Richardson was not just admired for his intellect; he was beloved for his sense of humor. He was known for his little one-liners, known as “Max-isms” in the political science department.

“When students came to complain about their grades, his response would be ‘Why did I give you an F? Because I couldn’t give you a G, that’s why,’” Moore said.

Covey also attested to Richardson’s wit.

“My favorite joke of Max’s was he’d take a sip out of his coffee cup and pause and say, ‘isn’t beer wonderful?’” Covey said.

In addition to teaching, Richardson also coached mock trial, regularly qualifying teams for regional and national competitions, and served as Concordia’s pre-law advisor. He helped dozens of students into law school over the years–at least one, according to Gilmore, who went on to become a clerk for a Supreme Court justice.

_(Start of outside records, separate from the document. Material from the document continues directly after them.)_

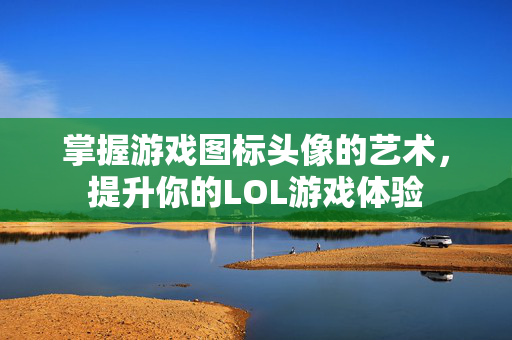 掌握游戏图标头像的艺术，提升你的LOL游戏体验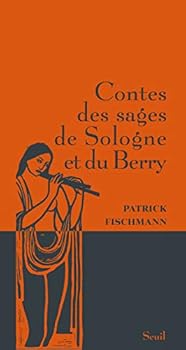 Contes des sages de Sologne et du Berry - Book  of the Contes des sages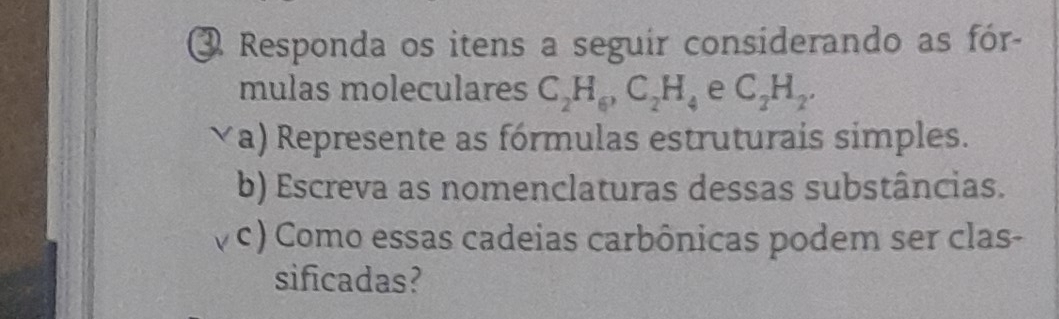 ③ Responda os itens a seguir considerando as fór- 
mulas moleculares C_2H_6, C_2H_4 e C_2H_2. 
√a) Represente as fórmulas estruturais simples. 
b) Escreva as nomenclaturas dessas substâncias. 
c) Como essas cadeias carbônicas podem ser clas- 
sificadas?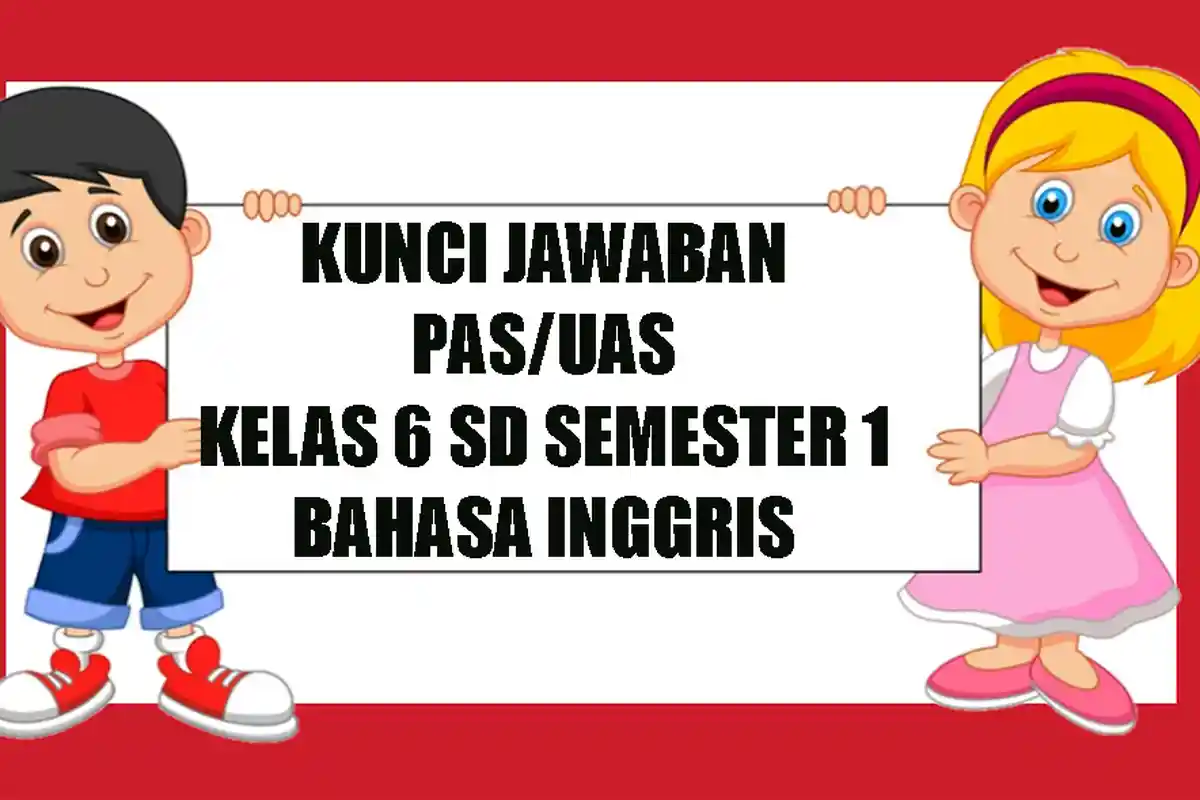 KUNCI JAWABAN Soal Latihan Penilaian Akhir Semester PAS / UAS SD Kelas 6 Semester 1 Bahasa Inggris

“Max’s legacy is in the hundreds of students he’s taught here, and not a few attorneys who are out practicing, including some people who didn’t think that was their direction until they met Max. That’s the kind of person he was,” Covey said.

Richardson’s impact was not limited to political science students. Robert Franek, a 2003 Concordia graduate with majors in religion and accounting, enrolled in Richardson and Covey’s “Reasons of Law” course. While this class was the only one Franek took from Richardson, he ranks it as one of his favorites in his time at Concordia.

“Dr. Richardson was an engaging professor who taught with a unique mix of humor and seriousness. He was ever-engaging in his lectures and had a profound passion for the material, but even more so a passion and love for his students,” Franek said in an e-mail. “Even on bad days it was good to come to his class because I could always count on a laugh.”

This one class sparked within Franek an interest in political science, constitutional law, and the inner workings of the Supreme Court. Today, Franek serves as a pastor with the Evangelical Lutheran Church of America. He uses the lessons he learned from Richardson to advise his advocacy work for public policy reform aimed at helping vulnerable populations from a faith perspective.

“I am grateful for the fundamental basis of learning how to read and research opinions and for an introduction to constitutional law that helps me follow in a more informed way the work of the high court today,” he said.

While Concordia’s political science department has felt Richardson’s absence since his retirement in 2015, his passing is a loss to all who knew him. More than any number of mock trial trophies or law school acceptance letters, Richardson will be remembered for the love he had for his work, his colleagues, and most importantly, his students.

“It’s a great loss for our current students that he’s not here, because there’s no one else quite like Max,” Moore said. “Taking a class from him was just a unique sort of experience that no one else can really offer. Max was one-of-a-kind.”